Tasks for this exercise =>
• A. Revise the Bermuda bond article by reproducing everything from "The proceeds of" down to "earlier this year.", with "bridge loan" replaced by "term loan".
• B. Carry on the article about the Bermuda bond sale, beginning after its final sentence.

Document passage =>
────────

The Bermuda Government yesterday raised $500 million in a public bond offering that was six times oversubscribed.

Government will pay a fixed interest rate of 5.6 percent on the 10-year bonds, or a total of $28 million a year.

Originally, the intention was to raise $400 million, but the Financial Secretary Donald Scott revealed last night that the strong global demand, which generated an order book of $2.4 billion, had enabled Government to upsize the transaction to $500 million.

Mr. Scott added that the debt sale had attracted 146 investors, 10 percent from Bermuda. The other geographical areas of greatest demand were North America (60 percent), Europe (20 percent) and Asia and the Middle East (10 percent).

The Government is saddled with a debt burden that has soared in recent years and total debt outstanding was $826 million at March 31 this year.

The proceeds of the bond sale will be used to repay a bridge loan covering a revolving credit facility, short-term indebtedness with local banks of around $140 million and to fund ongoing capital expenditure programmes.

Finance Minister Paula Cox was said to be overseas and unavailable for comment.

Yesterday’s sale was managed by HSBC and followed a “non-deal roadshow” designed to drum up global investor interest in the bonds. This involved a delegation led by Mr. Scott, with Assistant Financial Secretary (Economics and Finance) Anthony Manders, Director of Budget Tina Tucker and Economic Adviser Hasan Durham meeting some 35 high quality investors in Singapore, Hong Kong, London, Los Angeles, Boston, New York and Hamilton earlier this year.

Mr. Scott said the bonds had been priced at the lowest yield ever offered by a Caribbean region issuer in the US dollar public bond market and it locked an historically low interest rate for the 10-year duration.

”The Ministry of Finance borrowing strategy is set well in advance of a given financial year taking account of long term capacity to repay debt, the view of debt capital markets, the borrowing requirement signalled by planned capital investment in infrastructure for Bermuda’s sustained future and other important policy factors,” Mr. Scott toldThe Royal Gazette.

However, the pricing of the bonds attracted criticism from Acting Shadow Finance Minister Grant Gibbons, who said it was bad news for the taxpayer.

────────

Data extract =>
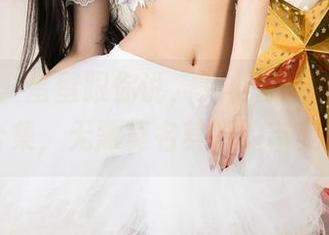 尤果网 - 蛋蛋跟你说，艾小青无圣光可爱合集，无需莫名其妙的审美！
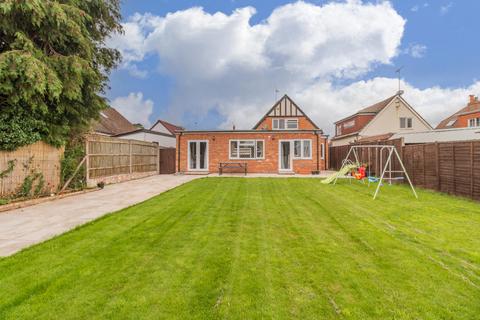 undefined, Loddon Bridge Road, Woodley RG5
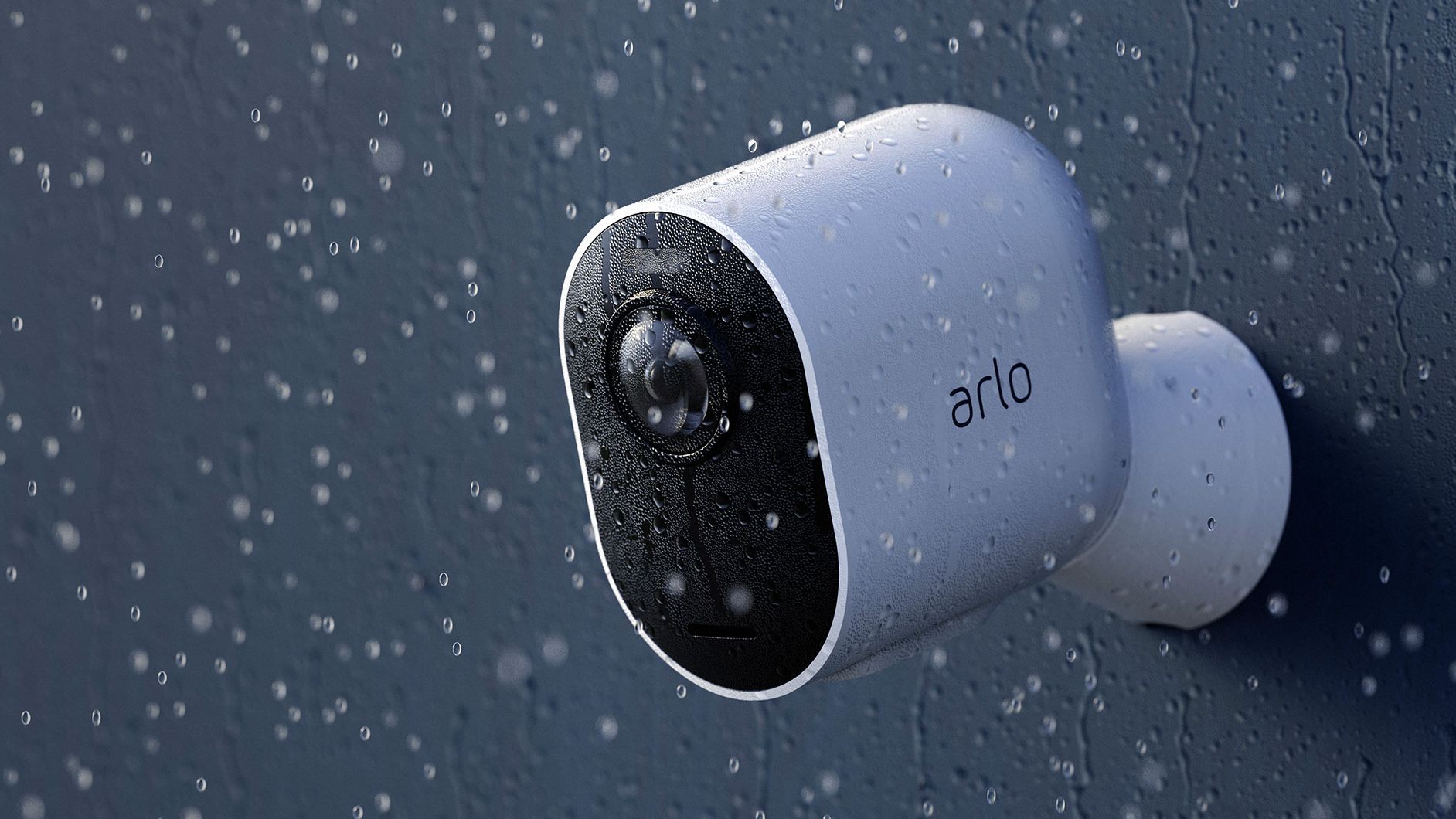 Finest battery-powered Wi-Fi safety digicam in 2023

────────

Answer list =>
• A.
The proceeds of the bond sale will be used to repay a term loan covering a revolving credit facility, short-term indebtedness with local banks of around $140 million and to fund ongoing capital expenditure programmes.

Finance Minister Paula Cox was said to be overseas and unavailable for comment.

Yesterday’s sale was managed by HSBC and followed a “non-deal roadshow” designed to drum up global investor interest in the bonds. This involved a delegation led by Mr. Scott, with Assistant Financial Secretary (Economics and Finance) Anthony Manders, Director of Budget Tina Tucker and Economic Adviser Hasan Durham meeting some 35 high quality investors in Singapore, Hong Kong, London, Los Angeles, Boston, New York and Hamilton earlier this year.

• B.
”The Government will undoubtedly spin this issue as a great success as they were able to get subscriptions for the full $500 million offering,” Dr. Gibbons said last night.

”However, in the cold light of day, the community should understand that it’s just more debt and that it will cost $280 million in interest payments over the 10-year life of the bonds.

”In fact, a number of financial observers have noted that the 5.6 percent pricing (at 2.5 percent spread over US 10-year bonds) was at a premium and certainly no bargain to the long suffering Bermudian taxpayer.”

The Finance Ministry last night stated that included in the deal were major investors from Bahrain, Bermuda, Denmark, Germany, Great Britain, Hong Kong, Israel, Italy, Portugal, Saudi Arabia, Singapore, Spain, Switzerland, and the US, among others.

Most of the demand came from institutional accounts, driven by asset/fund managers (66 percent), private banks/retail (12 percent), insurance companies (nine percent), financial institutions (nine percent) and other (four percent).

But there was some frustration expressed yesterday by a one potential local investor who had been frustrated in his attempt to buy the bonds, having read The Royal Gazette’s exclusive story on the offering yesterday morning.

The Bermudian caller said he had contacted HSBC, the agent managing the sale, to find out more.

He said the bank had not been able to tell him the price of the bonds and added that a bank employee had told him that he was “awaiting confirmation that the issue is being offered on a retail level”.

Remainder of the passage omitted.